Kyiv, September 29, 2014 – Donetsk and Kyiv intellectuals gathered in the Ukraine Crisis Media Center to discuss the vision of Donbas’ future. Speakers, including Donetsk University professors, business leaders, and activists of pro-Ukrainian movement in Donetsk had to leave the city. The most important issue for the future of the region, according to the speakers, is the question of the identity of the Donbas, its “de-sovietization”  and “de-lumpenization”.

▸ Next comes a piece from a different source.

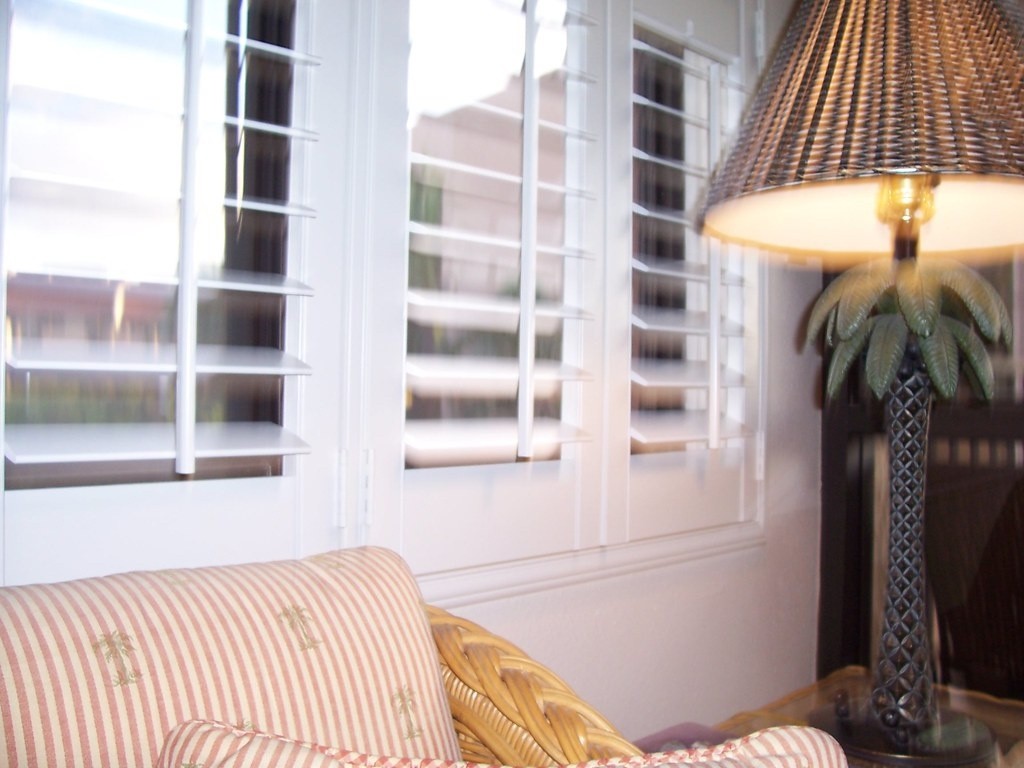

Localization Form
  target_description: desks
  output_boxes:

The speakers stressed that the very title of Donbas is the result of Soviet propaganda that has created an image of the region as hard, working class region, which forms much of the identity and the external perception of the land. As noted by Olena Stiazhkina, History Professor at Donetsk National University, such discourse turns Donbas into a ghetto, setting the region apart from other regions of Ukraine. “From my perspective, when we speak of Donbas, begin to analyze developments in the Donbas, we are faced with the problem of “ghettoization” of the region, she said. “It is believed that a region is inhabited by fools run by bandits.” As a result, Donbas is heavily stigmatized, as is evident in the reviews of this region offered by other regions of Ukraine. It should be reminded that Donbas is a product of the early Soviet policy, artificially created to highlight the economic specification of the region, which has nothing to do with its historical identity.

According to the famous Donetsk philosopher Gennadiy Fisun, today one can witness the end of Donbas history and the beginning Azov-Donetsk. Ukraine needs to develop a new political vocabulary.

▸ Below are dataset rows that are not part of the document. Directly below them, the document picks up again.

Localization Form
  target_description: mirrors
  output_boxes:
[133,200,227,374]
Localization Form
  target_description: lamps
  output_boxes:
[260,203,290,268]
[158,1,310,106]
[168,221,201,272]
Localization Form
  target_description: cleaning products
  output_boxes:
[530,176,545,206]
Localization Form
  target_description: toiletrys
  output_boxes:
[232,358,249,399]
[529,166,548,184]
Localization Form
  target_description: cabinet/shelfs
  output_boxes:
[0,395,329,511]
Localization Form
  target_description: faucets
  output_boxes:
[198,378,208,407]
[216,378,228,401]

Today’s conflict in eastern Ukraine is, in fact, a fight with the old moribund system; it is a separation from the Soviet-Russian system. Ukraine and the Azov-Donetsk in particular have to overcome the crisis of perspective. Ukraine’s information product should become a top priority of the state.

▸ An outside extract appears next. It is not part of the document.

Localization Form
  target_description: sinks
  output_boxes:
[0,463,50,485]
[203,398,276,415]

The main two questions of modern Ukraine are: Who are we? And where are we going?

The fact the majority of local people want to live in a united Ukraine is an important piece of information. According to the April poll, “nearly two-thirds of [residents] are in favor of the Ukrainian state and Ukrainian life,” said Professor Volodymyr Kipen, director of the Donetsk Institute for Social Research and Policy Analysis. This fact is very important for assessing the current situation in the Donetsk and Luhansk regions.

At the moment the Eastern Space is undergoing a so-called “fierce seize-fire”, during which militants threatened the humanitarian space of Ukraine, the Ukrainian tomorrow. This threat is challenging Ukrainian statehood.

Speakers stressed the need to glance into the future and create the correct humanitarian policy for the region. Gaps in humanitarian policy in the past have led to today’s problems, including regionalism and separatism in the region, dangerous militant “lumpenization”. When the state neglects its humanitarian socio-cultural policy, this niche is filled by foreign agents of influence. We need to take important steps to make the economy of Azov-Donbas viable. These steps, however, are not possible without prior de-sovietization. The most important challenge is to leave behind the old Soviet model of development and choose modernity instead.

According to Vira Nanivska, representative of a leading think tank in Ukraine, the question of renovation and modernization of Donetsk region has to expend to the key policy areas of Ukraine.

The expert panel featured Volodymyr Polevyi, National Security and Defence Council Information Center; Oleh Saakian, “United coordination center Donbas, “Eastern Space” intellectual initiative; Gennadiy Fisun, media-philosopher, “Eastern Space” intellectual initiative; Olena Stiazhkina, Doctor of historical sciences, Professor of history of Slavs, Donetsk National University; Volodymyr Kipen, Doctor of philosophy, “DISPRA” head; Vira Nanivska, Honorary President of the International Center for Policy Studies; Volodymyr Lupatsiy, executive director, Center for social studies “Sofia”; Oksana Melnychuk, President of Association of international promotion and communication “PromCom”.